Focal noninvasive carcinoma in a mucinous borderline tumor of intestinal type with marked cellular stratification and high-grade nuclear atypia.
Noninvasive carcinoma in a mucinous borderline tumor of intestinal type with true intraglandular cribriform pattern and high-grade nuclear atypia.
When noninvasive carcinoma is focal or confined to a few widely spaced and clearly noninfiltrative glands or cysts, diagnosis is not a problem (Figure 34). More problematic are those tumors in which multiple closely approximated glands lined by histologically malignant epithelium are separated by only thin strands of unaltered ovarian stroma (Figure 35). In these situations, the distinction between extensive noninvasive carcinoma and adenocarcinoma with an orderly pattern of invasion becomes problematic with low interobserver reproducibility. Recently, it has been proposed that a diagnosis of mucinous carcinoma with ‘expansile invasion’ should be made when a complex, often labyrinthine, pattern of glands or papillae lined by malignant epithelium with minimal or no intervening stroma exceeds an area of 10 mm2 and is at least 3 mm in each of two linear dimensions (Figure 36).25, 26 Others diagnose ‘confluent invasion’ when involved areas are greater than 5 mm in greatest dimension.28 The use of such size limits to distinguish extensive noninvasive carcinoma from well-differentiated invasive adenocarcinoma is, of course, arbitrary and more data are needed to test their validity. Whenever noninvasive carcinoma is encountered, additional sampling is required to exclude areas of overtly invasive carcinoma with an irregularly invasive pattern (ie, ‘destructive stromal invasion,’ ‘infiltrative invasion’) (Figure 37), as it is this pattern that has the most adverse prognosis.29
Multiple cystic glands in a mucinous borderline tumor of intestinal type are involved by noninvasive carcinoma.

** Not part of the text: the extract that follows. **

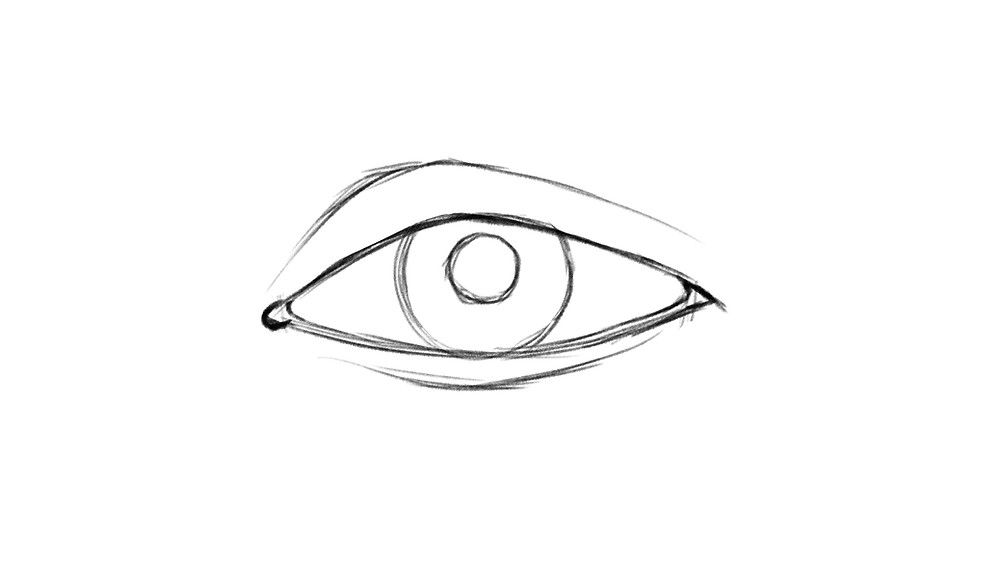 Step 5 of drawing a realistic eye: the upper and lower eye creases are drawn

Extensive noninvasive carcinoma in a mucinous borderline tumor of intestinal type. Closely spaced cystic glands lined by malignant epithelium have very little intervening stroma. Distinction from invasive carcinoma of the expansile type is problematic in such cases, and the size of the involved area has been proposed as the distinguishing criterion.
Invasive mucinous carcinoma of the expansile type is characterized by a highly complex, labyrinthine pattern of cystic glands lined by malignant epithelium with little or no intervening ovarian stroma.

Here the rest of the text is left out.